Secção do texto
Sophia Chablau na Galeria Zé dos Bois: Um rolê para celebrar a cultura brasileira

Após ter iniciado a sua pequena digressão por Portugal em Esposende, descendo depois para o Porto, Sophia Chablau chegou à capital, a 26 de julho, para tocar na Galeria Zé dos Bois. Numa pequena mas acolhedora sala como a da ZdB, a artista paulista trouxe-nos um conjunto de temas que nos levaram numa viagem através da cultura brasileira. Tendencialmente influenciada pelos tons amarelados e laranjados do palco e pela noite quente, Sophia Chablau trouxe, num intercalar de temas originais e adaptações, todos os ingredientes necessários para um autêntico “rolê”. Antes da “líder” de Sophia Chablau e uma Enorme Perda de Tempo ter subida a palco, EVAYA soltou os corpos do público a abrir a noite com a ajuda das batidas meditativas e dançantes das canções de Abaixo Das Raízes Deste Jardim (2024).

Comecei por ver o concerto de fora, através da janela que mostrava um pouco do público e do palco, onde observava um universo muito longe da realidade. Num espaço totalmente envolvido por uma névoa roxa,  silhuetas mexiam-se de um lado para o outro ao som da música. A curiosidade não matou esta gata; pelo contrário. Tinha-me tornado parte da plateia, enfeitiçada pela voz repleta de grande misticismo e pelos movimentos coreografados de Beatriz Bronze. Embora o concerto tenha sido algo curto, foi notória, até ao fim, a atenção da sala perante os atípicos efeitos modulares e batidas de eletrónica que ecoavam por aquelas paredes. E por mais irreverente que seja a sua sonoridade, eu e toda a plateia conseguimos arranjar uma forma de criar a nossa própria coreografia. EVAYA saiu do palco e a vontade de ouvir mais permaneceu em mim.

Dados de origem
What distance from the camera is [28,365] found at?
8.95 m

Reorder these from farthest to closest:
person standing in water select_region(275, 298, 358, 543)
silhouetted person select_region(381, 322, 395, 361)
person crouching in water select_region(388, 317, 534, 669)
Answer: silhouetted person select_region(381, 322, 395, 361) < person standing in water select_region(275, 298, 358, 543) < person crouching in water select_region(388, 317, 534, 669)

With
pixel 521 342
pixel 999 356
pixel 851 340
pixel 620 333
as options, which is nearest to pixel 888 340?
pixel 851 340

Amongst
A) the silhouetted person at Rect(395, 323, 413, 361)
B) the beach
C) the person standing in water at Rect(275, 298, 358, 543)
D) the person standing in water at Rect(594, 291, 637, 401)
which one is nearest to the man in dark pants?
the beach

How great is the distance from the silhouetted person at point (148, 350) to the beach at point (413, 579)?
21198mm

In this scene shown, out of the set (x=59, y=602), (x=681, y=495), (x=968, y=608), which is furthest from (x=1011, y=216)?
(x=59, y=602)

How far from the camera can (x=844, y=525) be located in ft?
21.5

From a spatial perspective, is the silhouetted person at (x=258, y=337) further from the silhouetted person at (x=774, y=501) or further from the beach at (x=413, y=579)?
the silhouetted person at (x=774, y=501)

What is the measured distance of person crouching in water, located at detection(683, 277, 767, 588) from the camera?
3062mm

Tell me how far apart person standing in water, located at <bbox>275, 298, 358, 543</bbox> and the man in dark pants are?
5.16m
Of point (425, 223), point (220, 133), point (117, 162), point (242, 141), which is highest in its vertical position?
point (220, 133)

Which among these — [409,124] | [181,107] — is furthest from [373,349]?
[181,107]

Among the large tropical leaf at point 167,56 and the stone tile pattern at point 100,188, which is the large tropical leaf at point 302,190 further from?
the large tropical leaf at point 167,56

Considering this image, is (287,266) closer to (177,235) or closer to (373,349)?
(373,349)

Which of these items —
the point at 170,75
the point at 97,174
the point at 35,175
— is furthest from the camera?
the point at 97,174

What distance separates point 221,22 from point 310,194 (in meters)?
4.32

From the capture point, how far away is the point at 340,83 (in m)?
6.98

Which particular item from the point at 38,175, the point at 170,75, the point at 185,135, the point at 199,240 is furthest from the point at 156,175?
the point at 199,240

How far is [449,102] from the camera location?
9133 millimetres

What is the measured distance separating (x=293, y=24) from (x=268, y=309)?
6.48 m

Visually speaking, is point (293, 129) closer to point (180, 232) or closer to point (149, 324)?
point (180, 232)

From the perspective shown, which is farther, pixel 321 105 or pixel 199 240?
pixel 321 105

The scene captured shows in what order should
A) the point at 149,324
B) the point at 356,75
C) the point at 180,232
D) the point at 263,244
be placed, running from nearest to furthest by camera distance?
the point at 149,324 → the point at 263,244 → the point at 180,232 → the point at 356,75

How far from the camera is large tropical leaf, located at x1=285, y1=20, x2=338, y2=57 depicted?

Exercícios
1. As afirmações seguintes estão de acordo com o texto sobre o concerto na Galeria Zé dos Bois? Responda a cada uma com sim ou não e cite as palavras decisivas do texto.
(a) Sophia Chablau começou a digressão por Portugal no Porto.
(b) O concerto na capital foi a 26 de julho.
(c) EVAYA atuou a abrir a noite.
2. Cite, do texto sobre o concerto na Galeria Zé dos Bois, o trecho que vai de "Sophia Chablau na" até "Deste Jardim (2024).".
3. Prolongue o texto sobre o concerto na Galeria Zé dos Bois a partir do ponto em que termina.

Resultados das tarefas
1.
(a) Não: "Após ter iniciado a sua pequena digressão por Portugal em Esposende, descendo depois para o Porto"
(b) Sim: "chegou à capital, a 26 de julho"
(c) Sim: "EVAYA soltou os corpos do público a abrir a noite"

2.
Sophia Chablau na Galeria Zé dos Bois: Um rolê para celebrar a cultura brasileira

Após ter iniciado a sua pequena digressão por Portugal em Esposende, descendo depois para o Porto, Sophia Chablau chegou à capital, a 26 de julho, para tocar na Galeria Zé dos Bois. Numa pequena mas acolhedora sala como a da ZdB, a artista paulista trouxe-nos um conjunto de temas que nos levaram numa viagem através da cultura brasileira. Tendencialmente influenciada pelos tons amarelados e laranjados do palco e pela noite quente, Sophia Chablau trouxe, num intercalar de temas originais e adaptações, todos os ingredientes necessários para um autêntico “rolê”. Antes da “líder” de Sophia Chablau e uma Enorme Perda de Tempo ter subida a palco, EVAYA soltou os corpos do público a abrir a noite com a ajuda das batidas meditativas e dançantes das canções de Abaixo Das Raízes Deste Jardim (2024).

3.
EVAYA na ZdB. Fotografia: Beatriz Pequeno
EVAYA na ZdB. Fotografia: Beatriz Pequeno

Após um compasso de espera, entre ir buscar uma cerveja fresca para colmatar o calor e fumar um cigarro, Sophia Chablau subiu ao palco acompanhada apenas da sua guitarra, dois pedais e os seus característicos óculos de sol vermelhos. Antes de tocar, a artista quebrou, de forma carismática e cómica, a barreira de constrangimento, convidando o público a aproximar-se. Estava na altura de se escutar esta serenata e a atitude de Sophia garantiu uma coisa: que esta noite na ZdB seria de um intimismo diferente daquele que Sophia Chablau e Uma Enorme Perda de Tempo trouxeram ao Musicbox no início de junho.

Sophia Chablau começou por tocar temas originais: “Lungs full of air” e “Hexagrama 28”. Infelizmente, isto são temas apenas reservados para os seus concertos a solo e, por isso, apenas restam algumas notas a ecoar na nossa memória. Depois, os clássicos. Tocou composições do primeiro disco de Sophia Chablau e Uma Enorme Perda de Tempo (o homónimo), como “Se Você” (misturada com “Menino Lindo” de Rita Lee, uma das suas referências) e “Hello”. Esta última, devido à sua letra cómica, conseguiu sacar umas quantas risadas do público pelo meio.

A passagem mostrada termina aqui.